Foi um evento cívico, pacífico e legítimo, no qual participaram milhares de cidadãos no exercício dos seus direitos fundamentais. No entanto, assistimos a episódios de agressão e perturbação que, pela sua gravidade, mereciam um escrutínio público, isento e proporcional. Ou, eu já só pedia que tivesse sido dado a conhecer. Infelizmente, tal não se verificou.
⚠️ Este silêncio torna-se ainda mais incompreensível quando comparado com a cobertura mediática de outras manifestações, nomeadamente no contexto do chamado “pacote laboral”, onde atos de violência, incluindo o incêndio de contentores, o arremesso de objetos e confrontos junto à Assembleia da República, foram amplamente difundidos, analisados e debatidos durante dias.

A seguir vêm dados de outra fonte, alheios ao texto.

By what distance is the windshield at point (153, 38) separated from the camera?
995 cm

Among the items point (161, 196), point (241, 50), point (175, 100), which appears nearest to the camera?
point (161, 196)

🗞️ A disparidade de tratamento levanta questões legítimas sobre imparcialidade e responsabilidade social dos meios de comunicação. A informação deve ser tratada com rigor, mas também com equilíbrio, garantindo que todos os acontecimentos relevantes são devidamente reportados, independentemente da natureza ou orientação das iniciativas em causa. O que se viveu não foi só “um incidente”.
Num Estado de Direito democrático, a liberdade de imprensa é um pilar essencial, mas essa liberdade deve caminhar lado a lado com o dever de informar com verdade, pluralismo e justiça.
Em meu nome e em nome da JP, apelo a que os órgãos de comunicação social revejam a sua atuação neste caso concreto, para que, no futuro, assegurem uma cobertura mais transparente dos acontecimentos.
A confiança dos cidadãos na comunicação social constrói-se com consistência e isenção.
🚫 Atirar um cocktail molotov para cima de pessoas, incluindo crianças, vai muito além de discordar com uma causa, é um comportamento inaceitável que coloca vidas em risco!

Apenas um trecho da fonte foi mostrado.